### Text
"""

20.12.2005  |  Dr. Kurt Richebächer
Dr. Kurt Richebächer war Referent auf der Internationalen Fachmesse für Edelmetalle und Rohstoffe, die am 18. und 19. November 2005 in München stattfand.


Sehr verehrte Damen und Herren,

die erste Reise in die Vereinigten Staaten unternahm ich im Jahre 1962. Ich lebte im Moritz Hotel im South Central Park und das Hotelzimmer kostete 10 Dollar. Ich hatte eine Empfehlung von der Deutschen Zentralbank für den Finanzminister der USA und er fragte mich, als ich zu ihm kam: "Soll ich Ihnen Ihre Termine vereinbaren?" Ich sagte: "Ja, bitte." Und so rief er jemanden an und dann kam ein sehr großer, junger Mann und es stellte sich heraus, dass es Paul Volcker war.

Paul Volcker vereinbarte meine Termine mit anderen Ökonomen. Und seit dieser Zeit sind wir in sehr engem Kontakt. Ebenso lernte ich durch ihn sofort alle führenden Ökonomen kennen. Ich stand 40 Jahre lang in engem Kontakt zu den führenden Ökonomen Amerikas, aber das endete praktisch in den 1980er Jahren. Die Diskussion in den 1990er Jahren wurde so verrückt, dass ich nicht mehr das Bedürfnis verspürte, zu irgendeinem amerikanischen Ökonomen Kontakt zu haben. Es war die ungewöhnliche Zeit des "neuen Wirtschaftsparadigmas".

Aber ich möchte gerne mit einem Zitat von Paul Volcker aus dem Washington Post Letter beginnen, der vor zwei oder drei Monaten erschien. Er schrieb: "Ich weiß nicht, ob eine Veränderung mit einem Knall oder einem Wimmern kommen wird, ob früher oder später. Aber so wie die Dinge stehen, ist es eher wahrscheinlich, dass es eine Finanzkrise, als politische Weitsicht sein wird, welche die Veränderung herbeiführen wird." (Anm.: Kompletter Artikel von Paul Volcker: www.washingtonpost.com)

"""

### Gegebene Angaben
"""

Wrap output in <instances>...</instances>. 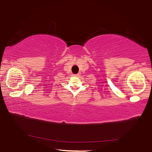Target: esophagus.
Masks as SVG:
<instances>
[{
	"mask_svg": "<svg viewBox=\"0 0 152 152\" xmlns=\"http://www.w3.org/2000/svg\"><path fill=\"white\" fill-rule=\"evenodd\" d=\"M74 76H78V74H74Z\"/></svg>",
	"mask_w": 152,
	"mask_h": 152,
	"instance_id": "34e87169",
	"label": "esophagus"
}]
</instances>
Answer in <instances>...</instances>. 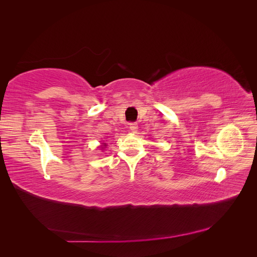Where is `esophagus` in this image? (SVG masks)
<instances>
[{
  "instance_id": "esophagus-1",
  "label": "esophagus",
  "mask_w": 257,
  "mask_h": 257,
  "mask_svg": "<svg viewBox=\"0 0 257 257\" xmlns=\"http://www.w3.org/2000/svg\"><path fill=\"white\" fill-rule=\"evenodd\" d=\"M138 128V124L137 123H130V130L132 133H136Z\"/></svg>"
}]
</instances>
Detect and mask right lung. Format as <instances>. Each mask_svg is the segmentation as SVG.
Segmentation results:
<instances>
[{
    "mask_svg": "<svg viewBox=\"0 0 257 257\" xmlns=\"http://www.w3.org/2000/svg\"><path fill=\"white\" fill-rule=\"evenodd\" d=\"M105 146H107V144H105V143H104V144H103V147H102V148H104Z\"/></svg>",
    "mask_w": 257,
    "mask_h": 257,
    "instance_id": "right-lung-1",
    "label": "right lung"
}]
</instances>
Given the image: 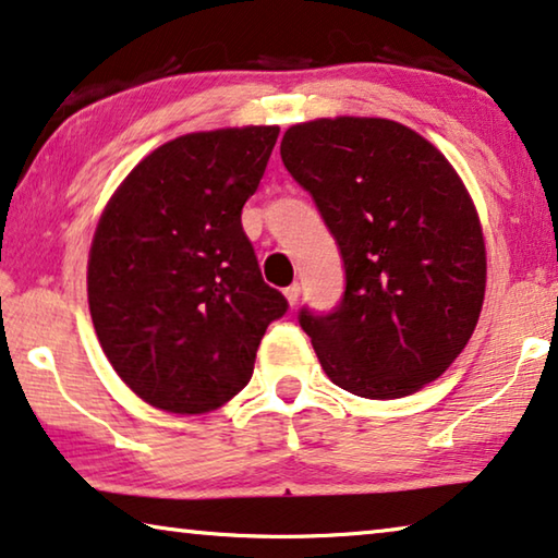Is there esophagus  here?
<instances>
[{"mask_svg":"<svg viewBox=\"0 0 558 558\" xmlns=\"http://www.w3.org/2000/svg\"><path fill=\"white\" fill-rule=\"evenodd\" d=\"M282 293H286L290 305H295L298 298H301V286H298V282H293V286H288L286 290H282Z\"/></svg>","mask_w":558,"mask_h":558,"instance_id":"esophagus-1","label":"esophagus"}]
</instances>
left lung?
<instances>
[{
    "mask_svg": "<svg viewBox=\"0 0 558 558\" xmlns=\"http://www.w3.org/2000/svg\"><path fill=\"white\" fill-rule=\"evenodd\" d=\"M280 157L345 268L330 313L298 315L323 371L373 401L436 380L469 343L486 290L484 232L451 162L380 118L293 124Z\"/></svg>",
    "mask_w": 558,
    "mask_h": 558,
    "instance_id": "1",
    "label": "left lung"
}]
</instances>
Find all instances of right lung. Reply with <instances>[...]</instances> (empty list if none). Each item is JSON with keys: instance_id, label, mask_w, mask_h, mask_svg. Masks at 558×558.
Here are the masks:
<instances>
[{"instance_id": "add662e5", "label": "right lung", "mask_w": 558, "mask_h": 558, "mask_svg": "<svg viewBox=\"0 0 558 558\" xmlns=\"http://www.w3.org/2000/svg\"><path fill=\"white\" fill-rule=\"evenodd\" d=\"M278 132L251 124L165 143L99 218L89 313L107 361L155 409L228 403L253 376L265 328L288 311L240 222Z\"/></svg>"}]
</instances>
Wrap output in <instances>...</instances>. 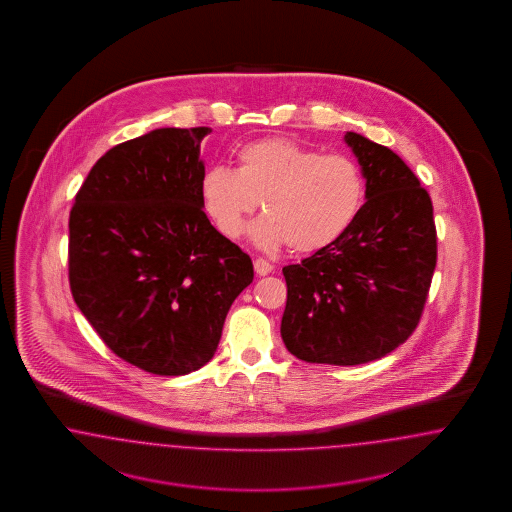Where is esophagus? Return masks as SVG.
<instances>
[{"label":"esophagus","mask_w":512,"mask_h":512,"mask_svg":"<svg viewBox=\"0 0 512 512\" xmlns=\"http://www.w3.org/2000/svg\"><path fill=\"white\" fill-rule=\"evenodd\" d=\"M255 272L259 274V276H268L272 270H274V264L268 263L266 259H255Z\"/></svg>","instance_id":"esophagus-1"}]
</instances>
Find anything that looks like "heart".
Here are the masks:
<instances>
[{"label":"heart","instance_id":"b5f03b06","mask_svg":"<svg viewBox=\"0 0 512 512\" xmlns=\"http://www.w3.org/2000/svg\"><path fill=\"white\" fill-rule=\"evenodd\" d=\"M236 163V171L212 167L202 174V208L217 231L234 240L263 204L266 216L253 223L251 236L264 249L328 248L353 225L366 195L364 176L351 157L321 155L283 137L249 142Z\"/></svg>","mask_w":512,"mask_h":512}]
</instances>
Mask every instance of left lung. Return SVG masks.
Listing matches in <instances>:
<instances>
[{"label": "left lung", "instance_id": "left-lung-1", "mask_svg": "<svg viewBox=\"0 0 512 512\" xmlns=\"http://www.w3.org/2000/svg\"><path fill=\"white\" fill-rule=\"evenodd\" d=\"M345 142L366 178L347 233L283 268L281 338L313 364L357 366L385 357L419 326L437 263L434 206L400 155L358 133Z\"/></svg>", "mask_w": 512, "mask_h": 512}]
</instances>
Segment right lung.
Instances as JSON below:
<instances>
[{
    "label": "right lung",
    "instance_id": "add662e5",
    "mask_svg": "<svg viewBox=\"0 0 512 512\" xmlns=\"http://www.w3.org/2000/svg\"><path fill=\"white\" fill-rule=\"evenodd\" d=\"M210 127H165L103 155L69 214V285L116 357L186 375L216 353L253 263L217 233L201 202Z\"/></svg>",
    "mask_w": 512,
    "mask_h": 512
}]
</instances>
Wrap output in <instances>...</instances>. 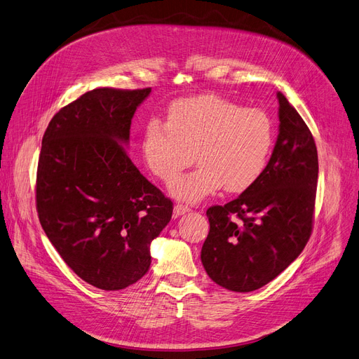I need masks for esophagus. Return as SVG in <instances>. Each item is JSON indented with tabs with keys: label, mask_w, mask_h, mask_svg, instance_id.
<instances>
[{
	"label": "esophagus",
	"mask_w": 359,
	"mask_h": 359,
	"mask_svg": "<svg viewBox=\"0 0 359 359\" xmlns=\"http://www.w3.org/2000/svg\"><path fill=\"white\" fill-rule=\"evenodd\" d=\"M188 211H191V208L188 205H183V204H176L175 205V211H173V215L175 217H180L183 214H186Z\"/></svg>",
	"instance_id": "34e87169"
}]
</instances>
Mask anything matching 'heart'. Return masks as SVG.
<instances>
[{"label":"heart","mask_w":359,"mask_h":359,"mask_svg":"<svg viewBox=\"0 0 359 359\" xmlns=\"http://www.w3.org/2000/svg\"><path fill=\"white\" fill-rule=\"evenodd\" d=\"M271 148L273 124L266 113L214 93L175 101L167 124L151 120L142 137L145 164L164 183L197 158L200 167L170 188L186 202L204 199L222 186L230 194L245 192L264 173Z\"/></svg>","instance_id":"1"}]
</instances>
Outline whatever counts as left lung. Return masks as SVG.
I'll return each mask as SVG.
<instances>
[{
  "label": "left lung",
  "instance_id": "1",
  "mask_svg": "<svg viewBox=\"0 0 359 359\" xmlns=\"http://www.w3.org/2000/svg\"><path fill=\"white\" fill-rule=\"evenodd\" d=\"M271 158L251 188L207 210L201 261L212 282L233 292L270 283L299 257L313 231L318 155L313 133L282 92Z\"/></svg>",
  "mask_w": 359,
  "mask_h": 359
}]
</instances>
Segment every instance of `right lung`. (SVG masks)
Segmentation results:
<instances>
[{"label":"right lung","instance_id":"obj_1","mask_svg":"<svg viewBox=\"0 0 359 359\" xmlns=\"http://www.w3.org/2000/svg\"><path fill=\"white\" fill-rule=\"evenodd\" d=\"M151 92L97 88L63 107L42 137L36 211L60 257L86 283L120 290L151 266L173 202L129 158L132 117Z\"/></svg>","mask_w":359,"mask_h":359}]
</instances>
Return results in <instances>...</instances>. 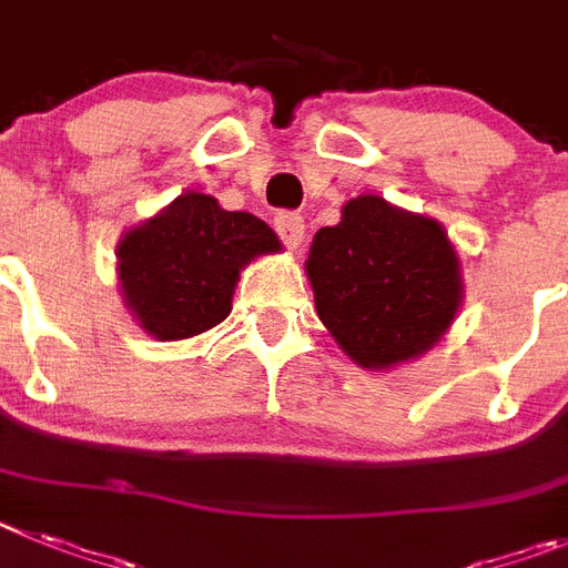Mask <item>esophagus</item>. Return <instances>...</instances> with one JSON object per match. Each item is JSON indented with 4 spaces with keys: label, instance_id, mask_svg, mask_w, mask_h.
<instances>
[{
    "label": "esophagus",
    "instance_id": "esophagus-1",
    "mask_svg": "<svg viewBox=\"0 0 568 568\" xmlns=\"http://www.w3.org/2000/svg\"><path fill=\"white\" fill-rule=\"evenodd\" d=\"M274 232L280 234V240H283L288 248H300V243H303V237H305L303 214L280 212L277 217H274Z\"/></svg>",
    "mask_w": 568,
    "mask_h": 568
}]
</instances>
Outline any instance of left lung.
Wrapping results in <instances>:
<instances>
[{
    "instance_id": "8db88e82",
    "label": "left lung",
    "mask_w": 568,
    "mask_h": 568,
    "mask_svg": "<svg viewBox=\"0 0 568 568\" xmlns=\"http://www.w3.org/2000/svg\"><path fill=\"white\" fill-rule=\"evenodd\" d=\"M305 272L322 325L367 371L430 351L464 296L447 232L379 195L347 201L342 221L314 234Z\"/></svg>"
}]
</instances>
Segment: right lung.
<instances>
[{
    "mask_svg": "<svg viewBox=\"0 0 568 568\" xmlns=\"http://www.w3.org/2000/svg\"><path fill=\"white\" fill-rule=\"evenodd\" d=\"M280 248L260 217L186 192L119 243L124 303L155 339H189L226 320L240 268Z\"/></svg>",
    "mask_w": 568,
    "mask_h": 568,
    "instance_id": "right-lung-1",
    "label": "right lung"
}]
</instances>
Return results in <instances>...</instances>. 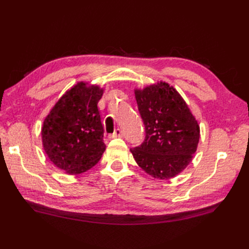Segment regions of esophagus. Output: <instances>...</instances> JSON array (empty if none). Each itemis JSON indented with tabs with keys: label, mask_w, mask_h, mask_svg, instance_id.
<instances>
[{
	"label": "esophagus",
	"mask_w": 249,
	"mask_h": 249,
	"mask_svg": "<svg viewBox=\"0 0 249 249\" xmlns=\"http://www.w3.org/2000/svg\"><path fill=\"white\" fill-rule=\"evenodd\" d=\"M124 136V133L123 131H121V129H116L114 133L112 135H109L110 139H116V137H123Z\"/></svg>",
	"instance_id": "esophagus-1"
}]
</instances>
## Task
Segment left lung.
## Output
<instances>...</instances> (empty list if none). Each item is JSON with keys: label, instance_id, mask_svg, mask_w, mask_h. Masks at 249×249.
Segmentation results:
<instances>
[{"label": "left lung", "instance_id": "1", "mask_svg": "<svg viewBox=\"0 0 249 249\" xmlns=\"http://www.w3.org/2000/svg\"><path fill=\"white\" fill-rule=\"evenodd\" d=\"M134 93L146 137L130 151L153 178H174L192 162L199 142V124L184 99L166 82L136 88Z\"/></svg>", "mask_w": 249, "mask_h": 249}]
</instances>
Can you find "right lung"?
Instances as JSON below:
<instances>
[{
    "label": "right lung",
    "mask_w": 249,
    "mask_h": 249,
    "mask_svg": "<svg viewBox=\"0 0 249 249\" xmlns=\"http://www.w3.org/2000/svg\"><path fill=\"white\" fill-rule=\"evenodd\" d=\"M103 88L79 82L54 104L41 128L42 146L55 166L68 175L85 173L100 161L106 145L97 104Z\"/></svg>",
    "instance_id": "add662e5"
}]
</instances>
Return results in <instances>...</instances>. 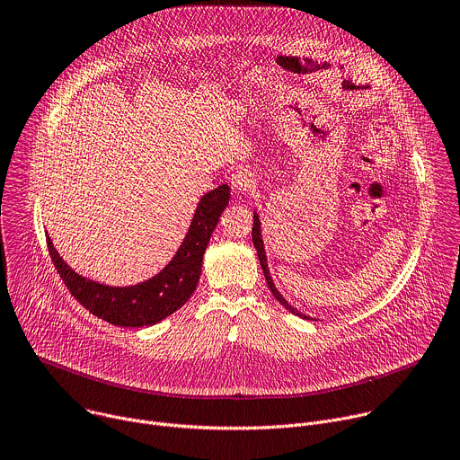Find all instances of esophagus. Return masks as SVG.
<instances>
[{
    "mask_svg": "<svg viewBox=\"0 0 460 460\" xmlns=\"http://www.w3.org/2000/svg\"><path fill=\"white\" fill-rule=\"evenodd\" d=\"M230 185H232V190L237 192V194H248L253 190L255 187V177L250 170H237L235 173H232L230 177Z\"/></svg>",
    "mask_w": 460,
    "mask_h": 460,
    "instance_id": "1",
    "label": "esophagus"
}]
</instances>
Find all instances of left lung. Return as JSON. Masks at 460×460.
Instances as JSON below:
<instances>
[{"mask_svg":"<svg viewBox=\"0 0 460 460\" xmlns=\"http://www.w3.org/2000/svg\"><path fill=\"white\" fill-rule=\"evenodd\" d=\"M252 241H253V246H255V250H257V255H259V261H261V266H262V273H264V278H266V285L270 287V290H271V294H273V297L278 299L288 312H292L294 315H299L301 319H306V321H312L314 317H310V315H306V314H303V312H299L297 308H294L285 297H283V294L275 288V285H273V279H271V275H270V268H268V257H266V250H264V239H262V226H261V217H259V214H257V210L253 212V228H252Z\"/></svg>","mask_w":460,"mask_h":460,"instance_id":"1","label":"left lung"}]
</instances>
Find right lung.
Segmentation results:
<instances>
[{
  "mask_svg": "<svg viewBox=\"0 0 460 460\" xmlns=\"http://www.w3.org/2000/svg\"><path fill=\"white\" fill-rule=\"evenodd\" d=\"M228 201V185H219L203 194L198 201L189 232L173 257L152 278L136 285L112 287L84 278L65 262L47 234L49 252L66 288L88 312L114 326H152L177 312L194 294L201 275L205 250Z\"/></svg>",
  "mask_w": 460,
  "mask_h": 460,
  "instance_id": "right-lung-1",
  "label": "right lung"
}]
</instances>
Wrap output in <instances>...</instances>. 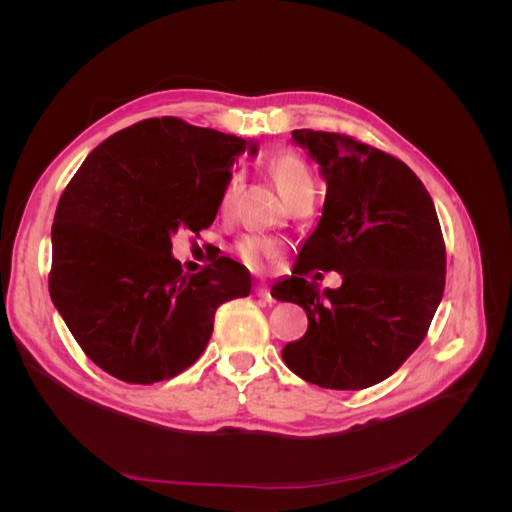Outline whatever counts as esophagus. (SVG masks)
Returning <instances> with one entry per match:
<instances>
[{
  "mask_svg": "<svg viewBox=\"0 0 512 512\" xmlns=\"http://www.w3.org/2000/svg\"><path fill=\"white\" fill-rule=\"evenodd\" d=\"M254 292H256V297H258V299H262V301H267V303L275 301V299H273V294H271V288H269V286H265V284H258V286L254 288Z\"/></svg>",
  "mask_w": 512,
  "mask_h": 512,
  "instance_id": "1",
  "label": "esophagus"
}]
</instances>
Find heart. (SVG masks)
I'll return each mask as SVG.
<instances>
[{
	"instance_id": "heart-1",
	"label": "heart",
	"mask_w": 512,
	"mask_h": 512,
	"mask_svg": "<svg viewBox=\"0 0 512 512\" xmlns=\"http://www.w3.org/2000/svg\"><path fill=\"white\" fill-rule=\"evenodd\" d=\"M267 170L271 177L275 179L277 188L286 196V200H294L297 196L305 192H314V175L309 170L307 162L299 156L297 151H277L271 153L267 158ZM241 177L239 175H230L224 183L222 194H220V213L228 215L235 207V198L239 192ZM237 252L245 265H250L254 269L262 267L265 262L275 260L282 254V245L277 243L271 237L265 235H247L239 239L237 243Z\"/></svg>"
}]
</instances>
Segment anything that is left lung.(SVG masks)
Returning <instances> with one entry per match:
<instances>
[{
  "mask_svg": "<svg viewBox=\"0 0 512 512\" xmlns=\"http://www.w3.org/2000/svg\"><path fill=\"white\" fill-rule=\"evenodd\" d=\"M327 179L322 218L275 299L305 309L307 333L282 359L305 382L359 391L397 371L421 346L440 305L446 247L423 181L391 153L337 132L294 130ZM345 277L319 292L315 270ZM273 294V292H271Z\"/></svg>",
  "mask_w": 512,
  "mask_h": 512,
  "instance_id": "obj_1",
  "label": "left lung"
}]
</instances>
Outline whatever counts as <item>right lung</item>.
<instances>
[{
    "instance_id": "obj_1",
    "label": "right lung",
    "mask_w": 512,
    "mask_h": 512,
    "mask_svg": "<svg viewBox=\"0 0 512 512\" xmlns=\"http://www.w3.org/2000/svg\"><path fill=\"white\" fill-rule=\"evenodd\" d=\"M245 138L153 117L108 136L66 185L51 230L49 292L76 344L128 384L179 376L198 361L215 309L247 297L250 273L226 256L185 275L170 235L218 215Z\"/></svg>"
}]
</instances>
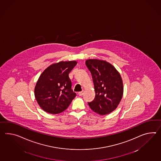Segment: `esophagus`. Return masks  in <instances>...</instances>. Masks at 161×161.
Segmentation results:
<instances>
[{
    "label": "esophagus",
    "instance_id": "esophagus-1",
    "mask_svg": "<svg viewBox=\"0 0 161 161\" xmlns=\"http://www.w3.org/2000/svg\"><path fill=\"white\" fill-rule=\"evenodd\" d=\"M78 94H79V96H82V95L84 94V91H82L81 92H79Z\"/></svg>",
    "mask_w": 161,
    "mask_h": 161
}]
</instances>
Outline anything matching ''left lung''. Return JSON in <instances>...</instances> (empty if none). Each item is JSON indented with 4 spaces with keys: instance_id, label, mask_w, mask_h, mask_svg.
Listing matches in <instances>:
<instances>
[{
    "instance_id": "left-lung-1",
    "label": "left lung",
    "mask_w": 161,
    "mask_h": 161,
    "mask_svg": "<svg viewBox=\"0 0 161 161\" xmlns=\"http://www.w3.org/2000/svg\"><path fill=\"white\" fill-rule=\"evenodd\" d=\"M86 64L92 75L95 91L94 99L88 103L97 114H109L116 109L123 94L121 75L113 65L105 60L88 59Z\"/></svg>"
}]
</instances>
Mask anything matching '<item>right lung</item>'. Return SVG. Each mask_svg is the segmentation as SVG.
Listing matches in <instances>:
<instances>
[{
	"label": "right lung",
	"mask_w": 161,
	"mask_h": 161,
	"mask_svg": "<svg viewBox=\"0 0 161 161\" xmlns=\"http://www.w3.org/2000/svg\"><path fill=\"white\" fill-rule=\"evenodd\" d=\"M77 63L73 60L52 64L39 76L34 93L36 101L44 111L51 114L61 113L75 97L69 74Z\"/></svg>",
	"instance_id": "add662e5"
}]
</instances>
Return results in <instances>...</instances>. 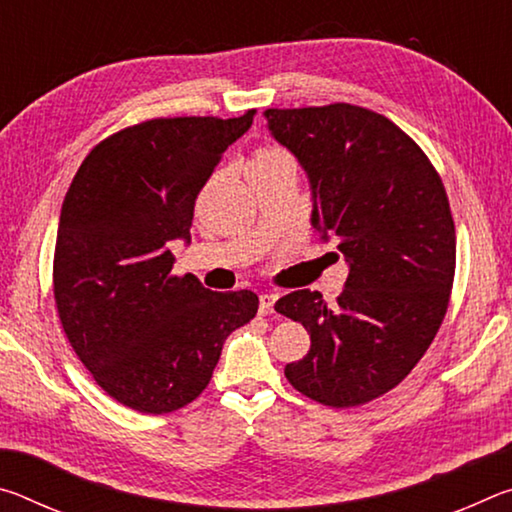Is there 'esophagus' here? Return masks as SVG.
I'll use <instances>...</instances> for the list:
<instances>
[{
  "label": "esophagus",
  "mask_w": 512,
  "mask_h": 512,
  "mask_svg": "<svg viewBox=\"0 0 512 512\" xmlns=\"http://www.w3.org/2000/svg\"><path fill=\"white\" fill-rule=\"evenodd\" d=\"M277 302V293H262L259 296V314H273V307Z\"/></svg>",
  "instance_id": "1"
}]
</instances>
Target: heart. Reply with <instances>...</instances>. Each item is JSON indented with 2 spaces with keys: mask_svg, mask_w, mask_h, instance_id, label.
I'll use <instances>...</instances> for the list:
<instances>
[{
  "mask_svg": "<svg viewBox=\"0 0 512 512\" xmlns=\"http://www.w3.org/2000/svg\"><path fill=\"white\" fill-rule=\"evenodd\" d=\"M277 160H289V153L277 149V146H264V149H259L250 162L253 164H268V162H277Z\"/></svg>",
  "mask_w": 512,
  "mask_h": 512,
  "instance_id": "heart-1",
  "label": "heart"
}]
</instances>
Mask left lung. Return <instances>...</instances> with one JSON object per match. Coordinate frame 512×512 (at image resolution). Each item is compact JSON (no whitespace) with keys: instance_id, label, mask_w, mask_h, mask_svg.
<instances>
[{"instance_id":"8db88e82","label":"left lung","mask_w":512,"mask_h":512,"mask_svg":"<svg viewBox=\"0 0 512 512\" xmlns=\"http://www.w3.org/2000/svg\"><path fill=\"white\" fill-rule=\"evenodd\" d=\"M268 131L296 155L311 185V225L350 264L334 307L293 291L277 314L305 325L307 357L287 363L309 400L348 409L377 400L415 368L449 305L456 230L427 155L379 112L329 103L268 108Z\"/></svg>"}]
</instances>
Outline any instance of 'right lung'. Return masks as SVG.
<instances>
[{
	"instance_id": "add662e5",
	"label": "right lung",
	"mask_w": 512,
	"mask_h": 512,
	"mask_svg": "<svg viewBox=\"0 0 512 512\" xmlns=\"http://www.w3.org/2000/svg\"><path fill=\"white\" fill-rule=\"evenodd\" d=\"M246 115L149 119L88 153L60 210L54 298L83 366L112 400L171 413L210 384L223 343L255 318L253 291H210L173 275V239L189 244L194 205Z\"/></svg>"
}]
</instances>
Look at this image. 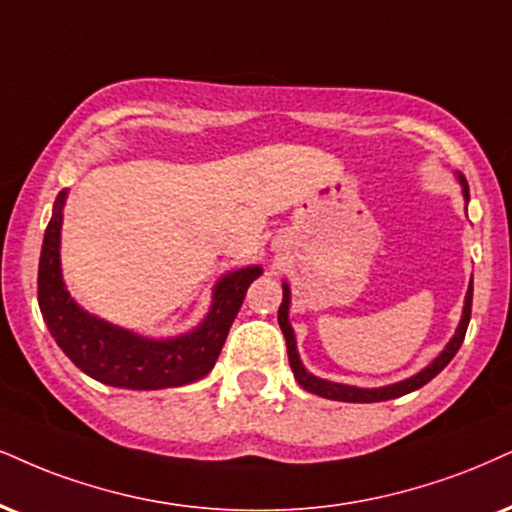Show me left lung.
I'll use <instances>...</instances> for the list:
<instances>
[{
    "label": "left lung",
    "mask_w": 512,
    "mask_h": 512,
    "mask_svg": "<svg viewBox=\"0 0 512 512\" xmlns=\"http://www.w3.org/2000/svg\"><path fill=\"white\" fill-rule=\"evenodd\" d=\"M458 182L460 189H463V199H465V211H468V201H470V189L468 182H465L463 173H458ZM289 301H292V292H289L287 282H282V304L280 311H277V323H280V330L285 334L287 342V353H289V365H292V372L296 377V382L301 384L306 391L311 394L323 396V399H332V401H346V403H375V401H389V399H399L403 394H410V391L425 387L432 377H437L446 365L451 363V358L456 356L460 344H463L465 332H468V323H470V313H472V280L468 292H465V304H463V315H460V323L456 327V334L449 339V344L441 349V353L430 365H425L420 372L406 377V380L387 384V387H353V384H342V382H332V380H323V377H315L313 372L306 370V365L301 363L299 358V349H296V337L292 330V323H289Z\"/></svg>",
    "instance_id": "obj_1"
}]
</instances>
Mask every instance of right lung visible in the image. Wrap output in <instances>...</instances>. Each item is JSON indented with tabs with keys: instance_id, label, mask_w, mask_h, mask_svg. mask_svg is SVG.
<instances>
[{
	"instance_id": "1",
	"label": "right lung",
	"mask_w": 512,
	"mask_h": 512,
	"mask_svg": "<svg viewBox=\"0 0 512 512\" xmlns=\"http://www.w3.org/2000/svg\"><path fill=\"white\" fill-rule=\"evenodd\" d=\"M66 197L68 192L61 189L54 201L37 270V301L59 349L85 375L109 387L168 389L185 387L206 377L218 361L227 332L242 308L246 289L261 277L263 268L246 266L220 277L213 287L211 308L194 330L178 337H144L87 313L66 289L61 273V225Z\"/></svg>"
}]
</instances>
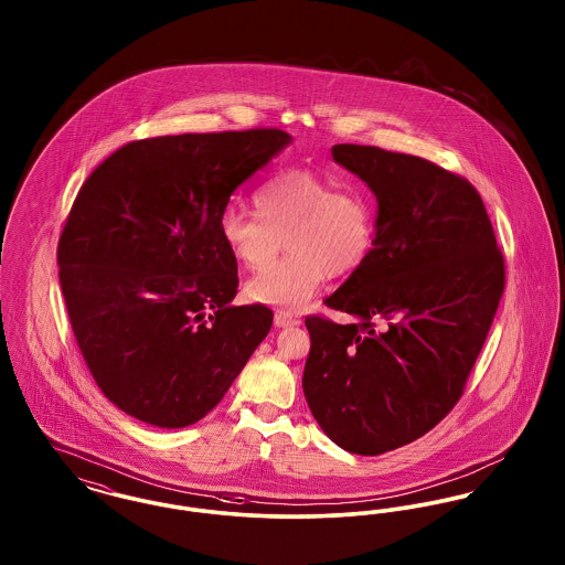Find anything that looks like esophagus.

"""

### Kurze Aufgabe
Beantworten Sie die drei Fragen zum Text.
(a) Was kostete das Hotelzimmer bei der ersten Reise in die Vereinigten Staaten im Jahr 1962?
(b) Wer vereinbarte die Termine mit anderen Ökonomen?
(c) Wie wird die ungewöhnliche Zeit der 1990er Jahre im Text genannt?
Die Auflistung hat mit dem Text nichts zu tun.

### Ausgearbeitete Lösung
(a) Das Hotelzimmer kostete 10 Dollar.
(b) Paul Volcker vereinbarte die Termine mit anderen Ökonomen.
(c) Sie wird die Zeit des „neuen Wirtschaftsparadigmas“ genannt.